Pseudouridine (Ψ) is not only the most abundant post-translational modification (PTM) of RNA in all organisms, but it is also amongst the first discovered, way back in the futuristic 50’s, where it was deemed the 5th nucleotide of RNA. Ψ doesn’t discriminate against cellular functions or evolutionary distinct species. And while studied intently in rRNA and tRNA, surprisingly mRNA is about 60 years late to the party.

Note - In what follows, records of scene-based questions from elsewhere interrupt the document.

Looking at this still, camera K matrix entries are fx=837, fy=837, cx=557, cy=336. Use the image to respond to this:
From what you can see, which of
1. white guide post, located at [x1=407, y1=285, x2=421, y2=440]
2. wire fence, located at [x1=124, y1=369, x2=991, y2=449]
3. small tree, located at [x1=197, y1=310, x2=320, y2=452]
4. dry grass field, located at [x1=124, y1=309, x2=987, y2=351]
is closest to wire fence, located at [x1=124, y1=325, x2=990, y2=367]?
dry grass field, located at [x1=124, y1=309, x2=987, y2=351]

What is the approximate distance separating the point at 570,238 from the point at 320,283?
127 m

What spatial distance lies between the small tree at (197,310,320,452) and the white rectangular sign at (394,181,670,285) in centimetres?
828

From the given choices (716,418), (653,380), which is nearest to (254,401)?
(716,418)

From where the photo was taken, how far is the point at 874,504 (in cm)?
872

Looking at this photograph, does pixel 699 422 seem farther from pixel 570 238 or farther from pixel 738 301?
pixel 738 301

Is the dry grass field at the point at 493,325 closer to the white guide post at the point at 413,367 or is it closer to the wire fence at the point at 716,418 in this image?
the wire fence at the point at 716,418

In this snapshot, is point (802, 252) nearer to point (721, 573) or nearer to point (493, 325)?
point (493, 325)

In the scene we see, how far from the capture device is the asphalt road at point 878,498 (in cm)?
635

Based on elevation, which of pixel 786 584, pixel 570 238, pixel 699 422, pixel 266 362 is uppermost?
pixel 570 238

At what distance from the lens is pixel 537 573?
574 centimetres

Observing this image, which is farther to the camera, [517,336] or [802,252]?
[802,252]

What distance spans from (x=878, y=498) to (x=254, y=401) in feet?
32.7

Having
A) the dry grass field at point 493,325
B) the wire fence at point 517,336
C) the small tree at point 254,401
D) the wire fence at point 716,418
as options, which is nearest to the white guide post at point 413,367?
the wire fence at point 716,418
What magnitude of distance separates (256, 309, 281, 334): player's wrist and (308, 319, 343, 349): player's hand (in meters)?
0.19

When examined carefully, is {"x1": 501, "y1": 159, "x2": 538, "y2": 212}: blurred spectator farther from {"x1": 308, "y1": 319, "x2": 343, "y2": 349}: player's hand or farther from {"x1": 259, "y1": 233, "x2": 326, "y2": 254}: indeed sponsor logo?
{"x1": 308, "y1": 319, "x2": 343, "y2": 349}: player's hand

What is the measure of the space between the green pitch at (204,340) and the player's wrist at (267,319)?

Now two papers (Carlile et al. in Nature and Schwartz et al. in Cell) describe the development of Pseudo-Seq (Ψ-seq) a single-nucleotide resolution, genome-wide method for detecting Ψ. The authors demonstrate the applicability of this technique in human and yeast, and gain insight into the omic characteristics of Ψ as a PTM.
What’s the Fuss about Pseudouridylation?
At the molecular level, pseudouridylation can change the chemical properties of RNA by rigidifying the phosphate backbone of RNA, leading to increased base stacking. This unique feature means that Ψ is involved in a number of cellular processes, which were discovered in mutants lacking the ability to synthesize Ψ. These mutants had difficulties with translation, delayed growth rates, and just couldn’t compete with the wild-types.
In contrast to the more famous m6A RNA modification, which can be dynamic, it appears that pseudouridylation is a more permanent affair, indicating a difference in role. In order to better understand this modification and the role it plays we need to be able to study it – enter Pseudo-seq!
Pseudo-seq: A New Method for Analyzing Pseudouridylation
So how does Pseudo-Seq (Ψ-Seq) work? In this method Poly(A)-selected RNA are:
- Treated with a chemical (CMC) that has a preference to covalently bind to U and Ψ residues.
- Incubated at an alkaline pH to hydrolyze the U compounds as they are less stable than the Ψ compounds.
- A reverse transcription (RT), which selects for the truncated cDNAs, is primed using clever adaptors that result in premature termination on pseudouridylated sites.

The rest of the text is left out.